Lebarr shivered. There was a moment of static on the tape, and it ended. Doctor Lebarr sighed and stood up, stirring her now cold coffee thoughtfully. What had happened to Shore? They had been colleagues. He was smart, well adjusted, and now obviously completely insane. The hunting knife was covered in his own blood, and matched the wounds in his legs. They may have to be amputated, he was in ICU now. She peered carefully at the laptop that had been brought in with him, opened it, and saw that the recording of the video was paused on him sleeping peacefully. She shrugged. What did she expect to see? A possessed cat, a wolf entity and walls with knives? No. She expected to see nothing at all. She pressed play, and at first, the video was still. The cat on the bed stand did have an odd look as it stared at its owner. Maybe Gir knew that Shore was crazy. Soon, however, the walls did appear to come alive; long, slender arms reached out and grabbed the doctor from his bed, and began ripping and tearing the very meat from his bones.
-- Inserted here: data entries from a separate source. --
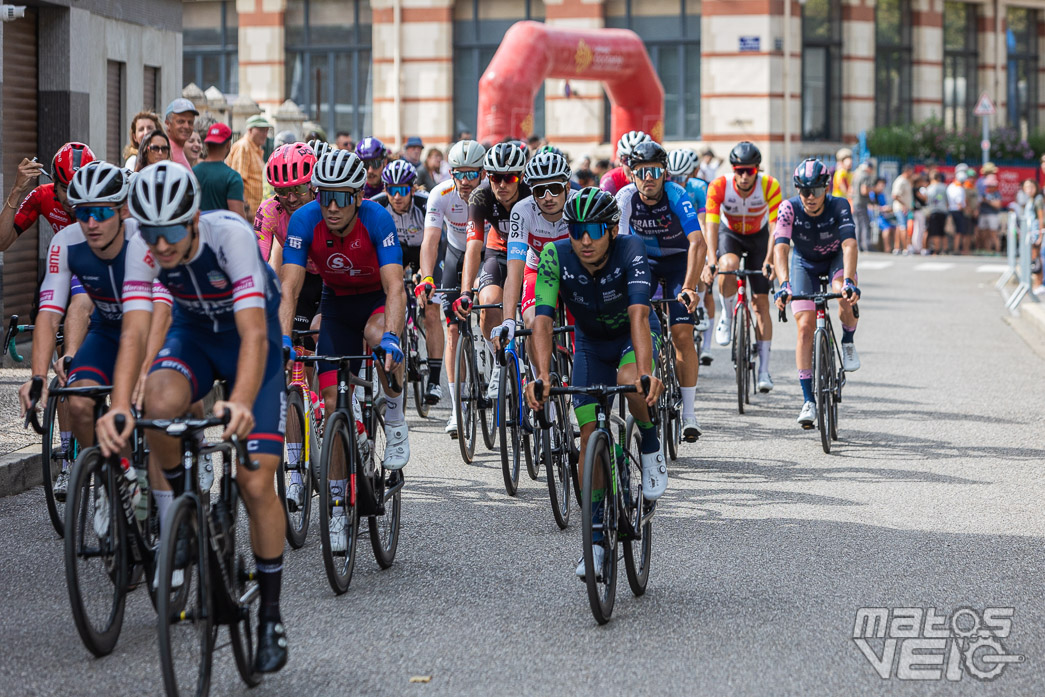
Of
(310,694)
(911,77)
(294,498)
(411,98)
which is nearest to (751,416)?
(294,498)

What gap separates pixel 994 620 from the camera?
6.08 metres

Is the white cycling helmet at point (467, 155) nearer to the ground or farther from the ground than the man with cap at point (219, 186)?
farther from the ground

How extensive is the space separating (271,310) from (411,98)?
33.4 meters

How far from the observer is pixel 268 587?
532 cm

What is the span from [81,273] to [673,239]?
4814 millimetres

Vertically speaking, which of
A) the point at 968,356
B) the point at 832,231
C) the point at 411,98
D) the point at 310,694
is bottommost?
the point at 310,694

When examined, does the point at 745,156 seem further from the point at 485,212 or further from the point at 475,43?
the point at 475,43

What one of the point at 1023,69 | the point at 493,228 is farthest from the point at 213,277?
the point at 1023,69

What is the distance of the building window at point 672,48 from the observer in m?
37.3

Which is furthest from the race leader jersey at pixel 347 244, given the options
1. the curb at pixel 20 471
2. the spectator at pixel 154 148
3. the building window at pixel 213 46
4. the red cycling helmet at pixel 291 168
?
the building window at pixel 213 46

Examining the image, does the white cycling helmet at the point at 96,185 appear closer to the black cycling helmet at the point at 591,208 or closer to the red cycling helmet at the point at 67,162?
the red cycling helmet at the point at 67,162

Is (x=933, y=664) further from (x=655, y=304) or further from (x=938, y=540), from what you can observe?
(x=655, y=304)

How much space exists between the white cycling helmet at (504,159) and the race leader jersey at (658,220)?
102cm

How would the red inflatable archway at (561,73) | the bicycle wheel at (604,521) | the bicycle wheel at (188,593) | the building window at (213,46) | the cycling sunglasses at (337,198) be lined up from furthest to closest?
the building window at (213,46) < the red inflatable archway at (561,73) < the cycling sunglasses at (337,198) < the bicycle wheel at (604,521) < the bicycle wheel at (188,593)
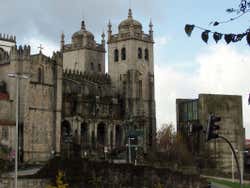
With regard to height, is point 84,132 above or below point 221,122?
below

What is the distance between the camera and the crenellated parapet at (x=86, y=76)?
134938 millimetres

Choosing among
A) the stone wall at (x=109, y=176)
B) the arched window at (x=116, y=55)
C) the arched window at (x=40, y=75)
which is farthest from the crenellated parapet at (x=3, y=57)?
the stone wall at (x=109, y=176)

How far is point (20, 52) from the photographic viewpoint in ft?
340

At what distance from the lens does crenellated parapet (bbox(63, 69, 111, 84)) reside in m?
135

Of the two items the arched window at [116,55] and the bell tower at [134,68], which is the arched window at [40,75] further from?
the arched window at [116,55]

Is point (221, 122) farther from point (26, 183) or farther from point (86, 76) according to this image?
point (26, 183)

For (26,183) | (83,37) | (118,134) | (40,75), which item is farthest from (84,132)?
(26,183)

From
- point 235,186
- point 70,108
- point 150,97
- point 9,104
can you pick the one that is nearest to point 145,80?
point 150,97

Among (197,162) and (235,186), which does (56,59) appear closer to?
(197,162)

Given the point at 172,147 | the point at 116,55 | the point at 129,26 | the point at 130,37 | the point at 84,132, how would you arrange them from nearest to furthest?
the point at 172,147 < the point at 84,132 < the point at 130,37 < the point at 129,26 < the point at 116,55

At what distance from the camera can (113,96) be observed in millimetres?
136125

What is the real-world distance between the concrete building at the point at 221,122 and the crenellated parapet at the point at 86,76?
60.1 ft

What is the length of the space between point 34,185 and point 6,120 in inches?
1518

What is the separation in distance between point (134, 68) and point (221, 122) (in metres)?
23.3
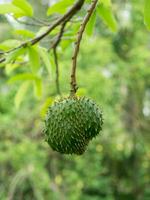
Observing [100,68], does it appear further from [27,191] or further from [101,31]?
[27,191]

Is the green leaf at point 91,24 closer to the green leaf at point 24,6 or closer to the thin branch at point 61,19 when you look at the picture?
the thin branch at point 61,19

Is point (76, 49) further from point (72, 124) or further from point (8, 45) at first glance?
point (8, 45)

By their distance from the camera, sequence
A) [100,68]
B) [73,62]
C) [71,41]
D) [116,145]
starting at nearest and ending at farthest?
[73,62] → [71,41] → [100,68] → [116,145]

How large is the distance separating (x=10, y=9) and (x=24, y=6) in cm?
8

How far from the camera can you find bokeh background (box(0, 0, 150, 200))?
227 inches

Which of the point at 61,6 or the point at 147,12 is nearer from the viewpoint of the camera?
the point at 147,12

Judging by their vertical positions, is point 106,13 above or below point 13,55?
above

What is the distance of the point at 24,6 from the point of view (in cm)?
150

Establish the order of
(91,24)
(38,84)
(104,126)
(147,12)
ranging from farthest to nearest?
(104,126), (38,84), (91,24), (147,12)

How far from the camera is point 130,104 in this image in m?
8.39

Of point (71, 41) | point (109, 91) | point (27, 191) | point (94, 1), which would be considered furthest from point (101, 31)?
point (94, 1)

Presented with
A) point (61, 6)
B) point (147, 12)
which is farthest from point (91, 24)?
Result: point (147, 12)

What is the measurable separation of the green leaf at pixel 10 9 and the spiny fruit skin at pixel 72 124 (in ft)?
1.06

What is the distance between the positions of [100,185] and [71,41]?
22.9ft
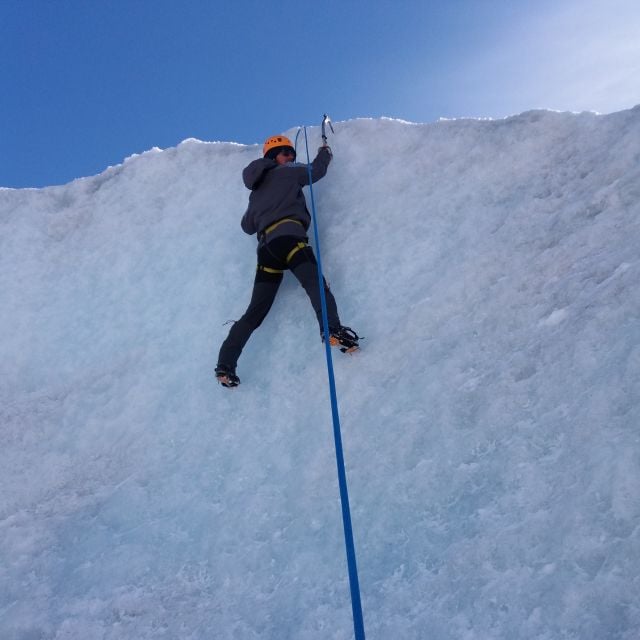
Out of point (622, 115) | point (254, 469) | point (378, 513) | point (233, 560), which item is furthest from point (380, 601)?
point (622, 115)

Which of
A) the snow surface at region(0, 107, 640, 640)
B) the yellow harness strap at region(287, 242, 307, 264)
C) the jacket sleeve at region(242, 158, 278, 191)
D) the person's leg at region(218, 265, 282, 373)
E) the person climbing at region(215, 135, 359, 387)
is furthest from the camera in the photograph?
the jacket sleeve at region(242, 158, 278, 191)

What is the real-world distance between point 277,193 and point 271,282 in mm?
841

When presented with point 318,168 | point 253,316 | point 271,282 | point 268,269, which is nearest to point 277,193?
point 318,168

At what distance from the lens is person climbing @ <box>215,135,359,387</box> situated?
4750 mm

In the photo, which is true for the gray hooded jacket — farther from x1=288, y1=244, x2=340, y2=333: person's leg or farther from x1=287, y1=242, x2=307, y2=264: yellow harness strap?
x1=288, y1=244, x2=340, y2=333: person's leg

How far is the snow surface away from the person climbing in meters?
0.26

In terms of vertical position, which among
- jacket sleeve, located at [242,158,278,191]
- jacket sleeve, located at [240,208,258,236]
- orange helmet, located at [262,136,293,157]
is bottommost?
jacket sleeve, located at [240,208,258,236]

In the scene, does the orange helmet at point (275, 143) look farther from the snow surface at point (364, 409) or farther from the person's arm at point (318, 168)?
the snow surface at point (364, 409)

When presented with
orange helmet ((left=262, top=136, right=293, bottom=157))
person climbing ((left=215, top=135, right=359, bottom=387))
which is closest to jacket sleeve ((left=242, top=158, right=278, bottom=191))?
person climbing ((left=215, top=135, right=359, bottom=387))

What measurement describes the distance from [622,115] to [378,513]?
3673 millimetres

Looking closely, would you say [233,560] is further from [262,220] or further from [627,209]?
[627,209]

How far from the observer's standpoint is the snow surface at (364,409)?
2.97 m

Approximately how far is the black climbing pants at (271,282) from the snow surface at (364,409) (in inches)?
10.4

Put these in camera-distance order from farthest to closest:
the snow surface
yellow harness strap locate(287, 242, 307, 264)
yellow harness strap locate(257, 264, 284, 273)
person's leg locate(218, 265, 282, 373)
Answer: yellow harness strap locate(257, 264, 284, 273) < yellow harness strap locate(287, 242, 307, 264) < person's leg locate(218, 265, 282, 373) < the snow surface
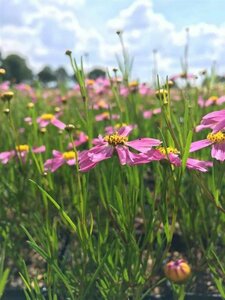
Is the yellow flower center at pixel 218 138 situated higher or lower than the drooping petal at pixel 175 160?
higher

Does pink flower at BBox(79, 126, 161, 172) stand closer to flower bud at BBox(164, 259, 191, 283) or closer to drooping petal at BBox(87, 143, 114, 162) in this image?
drooping petal at BBox(87, 143, 114, 162)

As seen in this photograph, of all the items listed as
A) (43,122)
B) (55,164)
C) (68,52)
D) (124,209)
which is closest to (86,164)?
(124,209)

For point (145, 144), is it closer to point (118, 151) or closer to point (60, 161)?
point (118, 151)

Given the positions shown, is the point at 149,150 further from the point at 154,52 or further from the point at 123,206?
the point at 154,52

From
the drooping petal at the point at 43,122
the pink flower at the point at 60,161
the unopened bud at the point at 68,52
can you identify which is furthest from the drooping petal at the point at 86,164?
the drooping petal at the point at 43,122

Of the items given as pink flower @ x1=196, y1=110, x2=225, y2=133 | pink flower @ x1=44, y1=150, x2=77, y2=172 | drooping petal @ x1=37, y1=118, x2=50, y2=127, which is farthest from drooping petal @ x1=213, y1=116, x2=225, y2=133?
drooping petal @ x1=37, y1=118, x2=50, y2=127

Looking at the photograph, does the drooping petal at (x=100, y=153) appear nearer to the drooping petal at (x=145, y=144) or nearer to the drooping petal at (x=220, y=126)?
the drooping petal at (x=145, y=144)
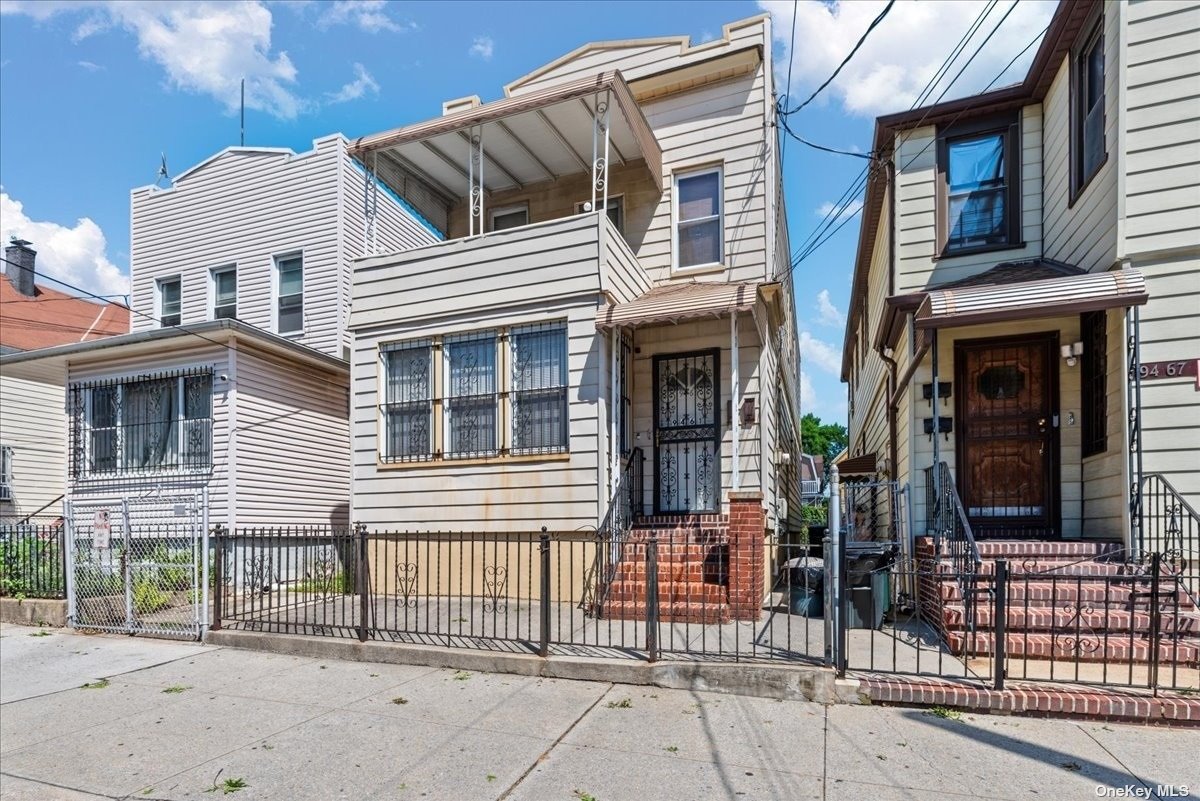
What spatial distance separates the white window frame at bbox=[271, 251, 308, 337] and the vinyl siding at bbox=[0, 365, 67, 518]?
18.0 feet

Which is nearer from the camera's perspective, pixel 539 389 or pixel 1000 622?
pixel 1000 622

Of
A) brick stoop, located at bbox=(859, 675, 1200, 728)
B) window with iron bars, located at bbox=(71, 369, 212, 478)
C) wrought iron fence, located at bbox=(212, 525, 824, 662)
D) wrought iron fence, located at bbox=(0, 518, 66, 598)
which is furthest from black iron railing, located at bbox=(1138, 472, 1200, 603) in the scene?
window with iron bars, located at bbox=(71, 369, 212, 478)

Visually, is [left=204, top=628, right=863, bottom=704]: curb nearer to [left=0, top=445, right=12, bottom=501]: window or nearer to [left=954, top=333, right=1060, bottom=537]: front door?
[left=954, top=333, right=1060, bottom=537]: front door

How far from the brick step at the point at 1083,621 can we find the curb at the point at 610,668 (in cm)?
166

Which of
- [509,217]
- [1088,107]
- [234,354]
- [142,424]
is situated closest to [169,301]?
[142,424]

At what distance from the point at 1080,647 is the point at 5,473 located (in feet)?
65.5

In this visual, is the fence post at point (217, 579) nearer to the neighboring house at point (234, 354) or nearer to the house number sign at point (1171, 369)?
the neighboring house at point (234, 354)

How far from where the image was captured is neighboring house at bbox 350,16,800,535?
905 centimetres

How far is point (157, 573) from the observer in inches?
333

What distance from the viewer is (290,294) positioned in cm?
1455

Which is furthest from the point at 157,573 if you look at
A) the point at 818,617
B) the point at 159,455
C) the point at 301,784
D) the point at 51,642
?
the point at 818,617

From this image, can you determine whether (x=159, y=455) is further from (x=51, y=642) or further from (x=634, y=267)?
(x=634, y=267)

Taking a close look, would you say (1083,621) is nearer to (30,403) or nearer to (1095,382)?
(1095,382)

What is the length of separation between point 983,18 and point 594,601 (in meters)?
8.22
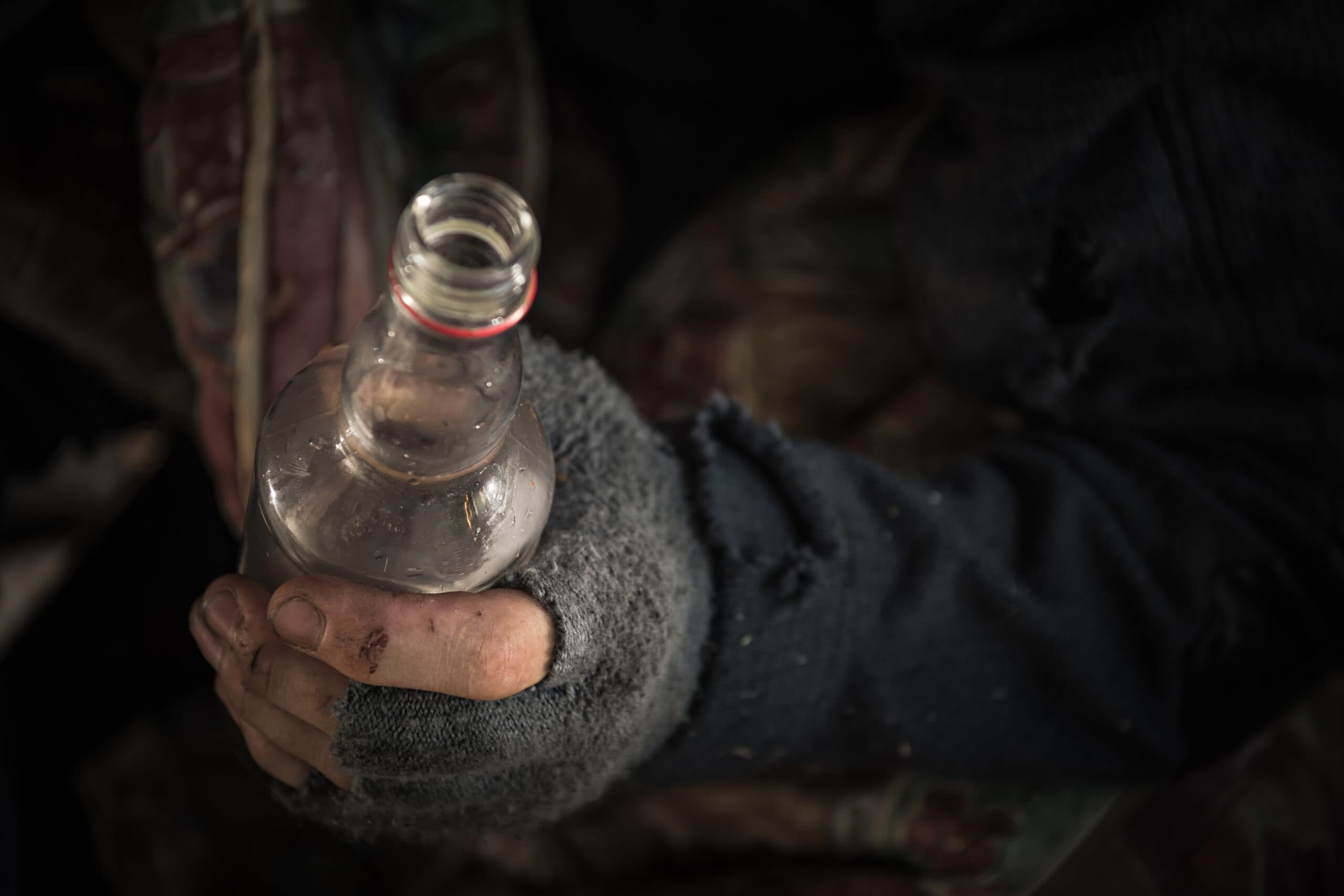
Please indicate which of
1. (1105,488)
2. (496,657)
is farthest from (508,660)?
(1105,488)

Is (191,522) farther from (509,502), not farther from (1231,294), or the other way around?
(1231,294)

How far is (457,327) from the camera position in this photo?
0.24 m

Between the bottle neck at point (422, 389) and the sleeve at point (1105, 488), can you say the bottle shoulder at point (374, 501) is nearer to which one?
the bottle neck at point (422, 389)

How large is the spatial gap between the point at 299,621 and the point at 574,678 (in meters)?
0.10

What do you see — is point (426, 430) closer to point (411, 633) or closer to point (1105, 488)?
point (411, 633)

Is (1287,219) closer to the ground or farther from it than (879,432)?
farther from it

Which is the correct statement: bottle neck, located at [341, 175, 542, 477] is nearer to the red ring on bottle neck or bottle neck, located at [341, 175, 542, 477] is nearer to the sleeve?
the red ring on bottle neck

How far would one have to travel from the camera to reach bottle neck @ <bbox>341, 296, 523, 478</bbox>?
25 cm

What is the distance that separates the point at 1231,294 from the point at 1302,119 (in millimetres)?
89

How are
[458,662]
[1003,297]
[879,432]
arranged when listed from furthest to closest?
1. [879,432]
2. [1003,297]
3. [458,662]

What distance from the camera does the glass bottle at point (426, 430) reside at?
24 cm

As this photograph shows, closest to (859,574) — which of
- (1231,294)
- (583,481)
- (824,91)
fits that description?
(583,481)

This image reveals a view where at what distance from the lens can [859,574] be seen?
0.42 meters

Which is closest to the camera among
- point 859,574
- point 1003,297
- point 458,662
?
point 458,662
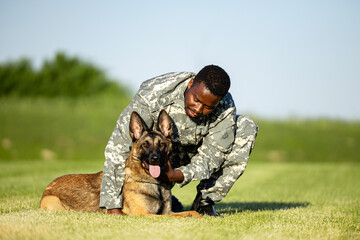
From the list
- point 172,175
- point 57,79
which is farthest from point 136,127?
point 57,79

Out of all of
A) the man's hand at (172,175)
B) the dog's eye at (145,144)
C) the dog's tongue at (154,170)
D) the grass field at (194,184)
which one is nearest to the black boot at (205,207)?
the grass field at (194,184)

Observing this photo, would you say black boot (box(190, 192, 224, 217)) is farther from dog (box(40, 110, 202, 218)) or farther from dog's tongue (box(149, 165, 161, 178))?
dog's tongue (box(149, 165, 161, 178))

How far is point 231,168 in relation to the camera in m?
6.21

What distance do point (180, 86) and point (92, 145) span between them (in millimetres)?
18476

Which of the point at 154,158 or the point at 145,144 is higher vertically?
the point at 145,144

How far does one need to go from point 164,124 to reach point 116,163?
32.5 inches

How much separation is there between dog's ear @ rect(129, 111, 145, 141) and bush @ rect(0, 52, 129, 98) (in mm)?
44183

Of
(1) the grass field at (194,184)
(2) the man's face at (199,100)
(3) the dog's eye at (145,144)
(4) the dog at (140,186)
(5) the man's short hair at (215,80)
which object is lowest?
(1) the grass field at (194,184)

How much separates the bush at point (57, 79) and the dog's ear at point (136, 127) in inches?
1739

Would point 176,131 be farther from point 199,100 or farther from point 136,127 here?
point 199,100

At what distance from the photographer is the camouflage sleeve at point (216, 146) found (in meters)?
5.80

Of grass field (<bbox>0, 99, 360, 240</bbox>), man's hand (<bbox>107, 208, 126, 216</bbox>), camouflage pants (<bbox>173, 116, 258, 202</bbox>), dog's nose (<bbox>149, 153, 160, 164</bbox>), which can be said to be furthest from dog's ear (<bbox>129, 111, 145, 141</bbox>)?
camouflage pants (<bbox>173, 116, 258, 202</bbox>)

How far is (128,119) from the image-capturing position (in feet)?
18.6

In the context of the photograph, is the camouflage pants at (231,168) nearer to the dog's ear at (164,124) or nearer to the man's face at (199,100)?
the man's face at (199,100)
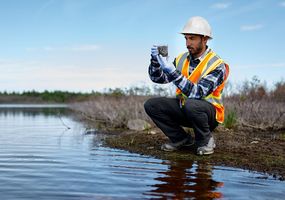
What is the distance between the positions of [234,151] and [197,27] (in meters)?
1.85

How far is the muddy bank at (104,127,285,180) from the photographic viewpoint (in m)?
5.51

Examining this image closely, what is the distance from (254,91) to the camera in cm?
1661

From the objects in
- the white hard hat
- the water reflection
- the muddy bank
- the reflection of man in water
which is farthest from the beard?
the water reflection

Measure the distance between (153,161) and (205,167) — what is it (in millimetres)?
754

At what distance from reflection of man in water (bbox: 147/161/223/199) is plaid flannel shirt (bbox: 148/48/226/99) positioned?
96 cm

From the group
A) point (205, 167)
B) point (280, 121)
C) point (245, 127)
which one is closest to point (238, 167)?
point (205, 167)

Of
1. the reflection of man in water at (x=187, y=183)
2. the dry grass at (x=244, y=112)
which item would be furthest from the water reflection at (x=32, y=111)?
the reflection of man in water at (x=187, y=183)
They used scalpels and medical drills, and Lebarr, completely convinced it was some sort of elaborate video prank, watched in horror as pieces of a wolf were stitched and forced into his body. He writhed in pain, helpless, until he was a wolf, lying on a bed soaked in his own blood. The cat hadn’t moved at all.

Lebarr shut the laptop, disgusted. As she left her office, a black and grey tabby ran by her feet. Very suddenly, she felt as thought something was watching her, and from the ICU, she clearly made out the sound of growling.